-- BEGIN --
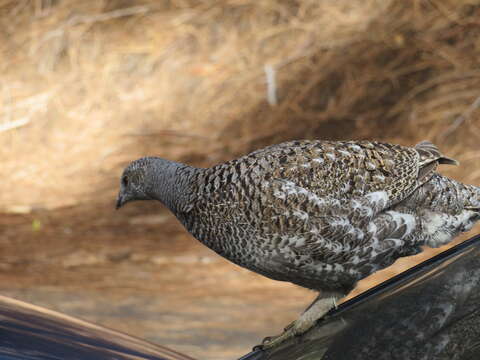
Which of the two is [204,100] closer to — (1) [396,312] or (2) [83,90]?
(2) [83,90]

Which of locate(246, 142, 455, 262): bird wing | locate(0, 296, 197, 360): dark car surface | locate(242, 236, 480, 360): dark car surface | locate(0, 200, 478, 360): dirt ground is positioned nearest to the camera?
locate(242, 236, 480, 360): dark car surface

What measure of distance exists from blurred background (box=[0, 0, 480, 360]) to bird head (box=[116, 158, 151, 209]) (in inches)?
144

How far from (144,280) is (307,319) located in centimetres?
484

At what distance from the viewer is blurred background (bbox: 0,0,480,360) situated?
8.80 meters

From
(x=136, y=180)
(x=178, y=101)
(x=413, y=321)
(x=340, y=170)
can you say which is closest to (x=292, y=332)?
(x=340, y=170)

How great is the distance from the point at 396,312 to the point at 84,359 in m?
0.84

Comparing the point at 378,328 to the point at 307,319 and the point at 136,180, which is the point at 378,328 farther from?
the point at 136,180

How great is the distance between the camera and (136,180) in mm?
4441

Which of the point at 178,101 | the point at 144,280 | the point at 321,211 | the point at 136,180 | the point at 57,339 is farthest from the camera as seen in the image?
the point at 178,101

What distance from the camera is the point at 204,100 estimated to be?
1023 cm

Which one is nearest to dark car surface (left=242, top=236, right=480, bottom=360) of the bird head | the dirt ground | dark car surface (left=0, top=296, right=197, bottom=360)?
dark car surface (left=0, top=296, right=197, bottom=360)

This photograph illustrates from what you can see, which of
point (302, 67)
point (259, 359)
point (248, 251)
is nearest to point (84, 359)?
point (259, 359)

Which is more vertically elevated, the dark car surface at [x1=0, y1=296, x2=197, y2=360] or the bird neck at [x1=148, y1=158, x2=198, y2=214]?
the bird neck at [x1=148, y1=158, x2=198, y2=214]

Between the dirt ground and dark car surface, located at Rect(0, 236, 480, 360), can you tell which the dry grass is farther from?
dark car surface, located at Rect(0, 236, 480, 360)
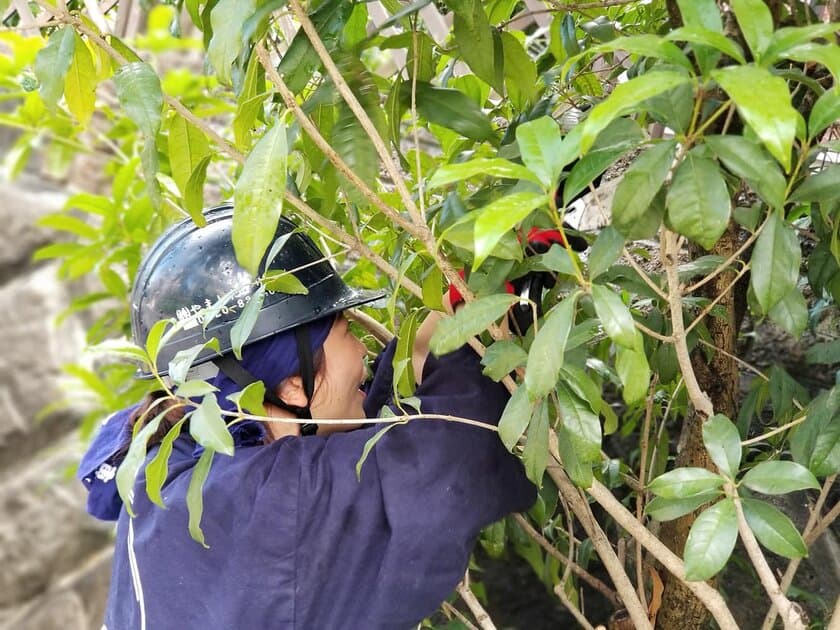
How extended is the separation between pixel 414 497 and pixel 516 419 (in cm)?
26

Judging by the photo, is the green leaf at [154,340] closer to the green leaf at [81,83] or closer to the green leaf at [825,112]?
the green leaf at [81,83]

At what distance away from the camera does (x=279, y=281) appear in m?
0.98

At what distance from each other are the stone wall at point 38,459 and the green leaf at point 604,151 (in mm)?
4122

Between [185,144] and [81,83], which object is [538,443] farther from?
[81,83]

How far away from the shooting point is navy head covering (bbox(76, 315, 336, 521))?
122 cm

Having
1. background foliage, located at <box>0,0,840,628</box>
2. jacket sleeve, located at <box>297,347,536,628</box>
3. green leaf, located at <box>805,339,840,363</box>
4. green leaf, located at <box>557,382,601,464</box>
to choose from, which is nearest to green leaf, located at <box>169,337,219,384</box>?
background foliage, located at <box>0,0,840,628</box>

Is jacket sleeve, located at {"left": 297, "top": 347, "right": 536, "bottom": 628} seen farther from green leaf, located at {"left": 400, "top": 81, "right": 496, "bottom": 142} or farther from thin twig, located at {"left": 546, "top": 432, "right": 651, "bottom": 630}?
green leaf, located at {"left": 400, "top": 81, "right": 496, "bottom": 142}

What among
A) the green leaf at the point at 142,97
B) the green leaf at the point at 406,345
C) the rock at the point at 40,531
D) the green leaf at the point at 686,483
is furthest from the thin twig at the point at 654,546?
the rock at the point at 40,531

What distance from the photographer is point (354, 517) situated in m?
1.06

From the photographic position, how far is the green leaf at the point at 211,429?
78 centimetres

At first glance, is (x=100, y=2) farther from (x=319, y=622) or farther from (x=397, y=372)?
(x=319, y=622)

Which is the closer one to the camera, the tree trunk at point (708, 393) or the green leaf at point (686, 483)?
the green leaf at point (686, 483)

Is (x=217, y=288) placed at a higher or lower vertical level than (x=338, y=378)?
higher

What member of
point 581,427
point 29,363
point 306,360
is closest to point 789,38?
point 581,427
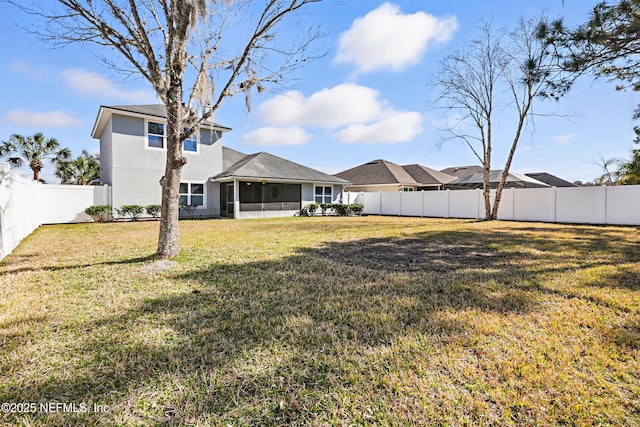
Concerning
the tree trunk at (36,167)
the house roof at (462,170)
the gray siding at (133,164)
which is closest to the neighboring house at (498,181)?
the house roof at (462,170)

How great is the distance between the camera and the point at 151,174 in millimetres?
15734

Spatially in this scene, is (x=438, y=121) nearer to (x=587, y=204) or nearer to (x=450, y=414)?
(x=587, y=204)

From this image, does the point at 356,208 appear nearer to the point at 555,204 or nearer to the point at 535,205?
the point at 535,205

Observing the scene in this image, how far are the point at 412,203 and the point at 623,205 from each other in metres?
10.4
-- END --
— Set problem —
Rewrite the listing above with every "camera" swapped for "observer" and everything else left as it is. Omit the pictures.

— The response —
Which of the two is [204,100] closer to — (1) [396,312] or (2) [83,90]?
(2) [83,90]

Which of locate(246, 142, 455, 262): bird wing | locate(0, 296, 197, 360): dark car surface | locate(242, 236, 480, 360): dark car surface | locate(0, 200, 478, 360): dirt ground is positioned nearest to the observer?
locate(242, 236, 480, 360): dark car surface

What measure of distance exists from blurred background (box=[0, 0, 480, 360]) to bird head (box=[116, 158, 151, 209]) (in inches)?
144

How far from (144,280) is (307,319) located in centimetres?
484

At what distance from the viewer is blurred background (bbox: 0,0,480,360) situated?
8.80 meters

From
(x=136, y=180)
(x=178, y=101)
(x=413, y=321)
(x=340, y=170)
can you say which is closest to (x=292, y=332)?
(x=340, y=170)

How great is the distance from the point at 396,312 to the point at 84,359 in m?
0.84

Comparing the point at 378,328 to the point at 307,319 and the point at 136,180, which is the point at 378,328 farther from?
the point at 136,180

How great is the distance between the observer and (136,180) in mm?
4441

Which of the point at 178,101 | the point at 144,280 | the point at 321,211 | the point at 136,180 | the point at 57,339 is farthest from the observer as seen in the image?
the point at 178,101

What distance from the observer is the point at 204,100 estimated to be?
1023 cm

Which one is nearest to dark car surface (left=242, top=236, right=480, bottom=360) of the bird head | the dirt ground | dark car surface (left=0, top=296, right=197, bottom=360)?
dark car surface (left=0, top=296, right=197, bottom=360)

This photograph illustrates from what you can see, which of
point (302, 67)
point (259, 359)
point (248, 251)
is nearest to point (84, 359)?
point (259, 359)

Which is more vertically elevated, the dark car surface at [x1=0, y1=296, x2=197, y2=360] or the bird neck at [x1=148, y1=158, x2=198, y2=214]?
the bird neck at [x1=148, y1=158, x2=198, y2=214]

Between the dirt ground and dark car surface, located at Rect(0, 236, 480, 360), can you tell which the dry grass is farther from?
dark car surface, located at Rect(0, 236, 480, 360)
How extended is the separation between pixel 414 497 and pixel 516 419 (in cm)?
26

Judging by the photo, is the green leaf at [154,340] closer to the green leaf at [81,83] or closer to the green leaf at [825,112]?
the green leaf at [81,83]

At what distance away from the observer does (x=279, y=281) appear in m?
0.98

At what distance from each other are the stone wall at point 38,459 and the green leaf at point 604,151 (in mm)?
4122

Between [185,144] and [81,83], which object is [538,443] farther from?
[81,83]

How far away from the shooting point is navy head covering (bbox(76, 315, 336, 521))?
122 cm

Having
1. background foliage, located at <box>0,0,840,628</box>
2. jacket sleeve, located at <box>297,347,536,628</box>
3. green leaf, located at <box>805,339,840,363</box>
4. green leaf, located at <box>557,382,601,464</box>
to choose from, which is nearest to green leaf, located at <box>169,337,219,384</box>?
background foliage, located at <box>0,0,840,628</box>

Is jacket sleeve, located at {"left": 297, "top": 347, "right": 536, "bottom": 628} seen farther from green leaf, located at {"left": 400, "top": 81, "right": 496, "bottom": 142} or farther from thin twig, located at {"left": 546, "top": 432, "right": 651, "bottom": 630}?
green leaf, located at {"left": 400, "top": 81, "right": 496, "bottom": 142}

What among
A) the green leaf at the point at 142,97
B) the green leaf at the point at 406,345
C) the rock at the point at 40,531
D) the green leaf at the point at 686,483
is furthest from the thin twig at the point at 654,546?
the rock at the point at 40,531

What distance from the photographer is point (354, 517) situated in m?
1.06

From the photographic position, how far is the green leaf at the point at 211,429?
78 centimetres

At first glance, is (x=100, y=2) farther from (x=319, y=622) or farther from (x=397, y=372)?
(x=319, y=622)

Which is the closer one to the observer, the tree trunk at point (708, 393) or the green leaf at point (686, 483)?
the green leaf at point (686, 483)

Is (x=217, y=288) placed at a higher or lower vertical level than (x=338, y=378)?
higher

What member of
point 581,427
point 29,363
point 306,360
is closest to point 789,38?
point 581,427
Concerning
the tree trunk at (36,167)
the house roof at (462,170)
the gray siding at (133,164)
which is closest to the neighboring house at (498,181)?
the house roof at (462,170)

How great is the distance between the observer and the point at 151,174 in millimetres?
15734

Spatially in this scene, is (x=438, y=121) nearer to (x=587, y=204) or nearer to (x=450, y=414)?
(x=587, y=204)

From this image, does the point at 356,208 appear nearer to the point at 555,204 or nearer to the point at 535,205?
the point at 535,205

Observing the scene in this image, how far are the point at 412,203 and the point at 623,205 from each other in metres?
10.4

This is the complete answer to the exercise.